Irène Masure is de dochter van een Gents Caféhouder. Zijn studerende dochter is zijn trots. Maar ook dit staat weer tegen de achtergrond van een mislukt huwelik. Hij zegt van zichzelf: ‘Al die welvaart hier, gansch dit bloeiend café, dat welgedaan weduwnaarschap, - 't is allemaal triestige leugen als mijn opzet in duigen valt.... Ik heb gehad wat ik verdiend heb, want ik ook heb dwaas de vrouwen nageloopen. Maar moet dat alles nu nutteloos zijn? Mag een mensch voor zijn kinderen niets beters verwachten? Wij hadden alles kunnen herstellen. Wij hadden weer samen kunnen komen. Irène's moeder heeft liever volhard. Ik heb bij mijzelf gezworen, dat ik voor Irène zou leven.... Maar een Irène die haar hart zou laten spreken, als haar verstand goed in de plooien zit. Een Irène die niet stom en naief in het eerste paar mannenarmen al de rest van de wereld vergeten zou, gelijk haar moeder.’ Het leven van vader Masure is een gevecht tegen het temperament van zijn dochter. Hij ziet, dat zij naar haar moeder aardt. En hij wil het van de moeder, die hem bedrogen heeft, winnen. In de dochter.

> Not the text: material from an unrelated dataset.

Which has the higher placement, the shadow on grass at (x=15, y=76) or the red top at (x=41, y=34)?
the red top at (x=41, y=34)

Het valt onmiddellik op hoe parallel de beide groepen Danneels een Masure zijn opgezet. Beide bestaan uit vader, moeder en dochter, al blijft in de familie Masure de moeder achter de schermen. In de groep Danneels zijn de hoofdspelers Maria en haar vader en is de moeder de tegenspeler. In de groep Masure bezetten Irène en haar Moeder de leidende rollen en is vader Masure de tegenspeler. Nu is de leidende gedachte van het boek de ontwikkelingsgang van Maria Danneels. Haar toekomstideaal is aanvankelik een leven van werk en dienende liefde als van vader, waarin voor het sexuele geen plaats is. Zo meent zij de lijn van haar groep, de lijn van vader, het beste voort te zetten. Maar dit ideaal is gebaseerd op onvoldoende kennis van zichzelf en haar geslacht, want het boek eindigt ermee, dat Maria de volkomen sexuele gemeenschap vindt. Voor het totstandkomen van deze ontwikkelingsgang is het tegenspel nodig van de groep Masure, in het bizonder van de representatieve figuur van deze groep, Irène. De groep Masure is de onbewuste tegenpool van de in alles bewuste groep Danneels. Maria heeft een bewust toekomstideaal, Irène niet. Irène raakt verloofd; heeft ze er bepaald op gevlast? Nee, het komt zo maar vanzelf. Als een spel. Trouwens de hele studie heeft voor haar geen eigelik doel. Ze studeert, omdat ze nu eenmaal gemakkelik kan studeren en ze vindt het een aardig spel. Wil ze bepaald op haar moeder lijken, zoals Maria op haar vader? Welnee, ze kent haar moeder niet eens. Het is de onbewuste
| |
| |
bloedverwantschap, die haar dezelfde kant opdrijft, tot schrik van haar vader. Van een enigzins bewust leven ‘dat wij droomden’ is alleen maar sprake bij vader Masure en daar is het nog uitsluitend negatief: Irène moet niet zijn als wij, niet als die moeder van haar. Positieve inhoud heeft het ‘ideaal’ niet.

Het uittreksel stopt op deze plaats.